Turkey’s record low credit rating on Sept. 11 stems from administrative issues in the country, and will not improve unless the government reforms economic policies drastically, Turkish economist Mahfi Eğilmez said.
Noting an overall steady decline in Turkey’s ratings since its first evaluation in 1990, the economist said that the country’s current low rating is partially related to the shrink of the national economy and the major foreign currency debt Ankara is in.
Meanwhile, finance giant Moody’s said that Turkey’s downgraded ranking was a result of three liabilities, two of them in the domestic balance sheets.

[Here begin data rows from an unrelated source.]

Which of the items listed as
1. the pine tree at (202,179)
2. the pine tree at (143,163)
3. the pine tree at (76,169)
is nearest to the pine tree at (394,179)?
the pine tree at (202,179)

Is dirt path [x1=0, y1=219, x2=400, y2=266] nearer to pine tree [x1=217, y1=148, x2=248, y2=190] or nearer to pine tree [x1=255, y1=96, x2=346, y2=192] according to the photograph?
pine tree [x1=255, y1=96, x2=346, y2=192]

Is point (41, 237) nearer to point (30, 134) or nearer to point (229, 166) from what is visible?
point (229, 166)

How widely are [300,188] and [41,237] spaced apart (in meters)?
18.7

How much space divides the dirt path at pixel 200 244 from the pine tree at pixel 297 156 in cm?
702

“Turkey’s external vulnerabilities are increasingly likely to crystallize in a balance-of-payments crisis,” a Moody’s analyst said on Sept. 11, adding that Turkey’s reserves were quickly melting away.
“As the risks to Turkey’s credit profile increase, the country’s institutions appear to be unwilling or unable to effectively address these challenges,” was an unusual element among the reasoning for Turkey’s credit downgrade, Moody’s said as the third component of the downgrade.
Moody’s also included “Turkish officials’ inadequate response to financial problems” as part of the items on a negative outlook for investment in Turkey.
“These statements reveal that one of the major depressors of Turkey’s credit rating is the administration. It also seems that economic precautions will not help much without this issue being resolved,” Eğilmez said.
Moody’s also listed the volatility of the Turkish Lira as a reason for the negative outlook, as well as the tension between Ankara and Greece in the Eastern Mediterranean.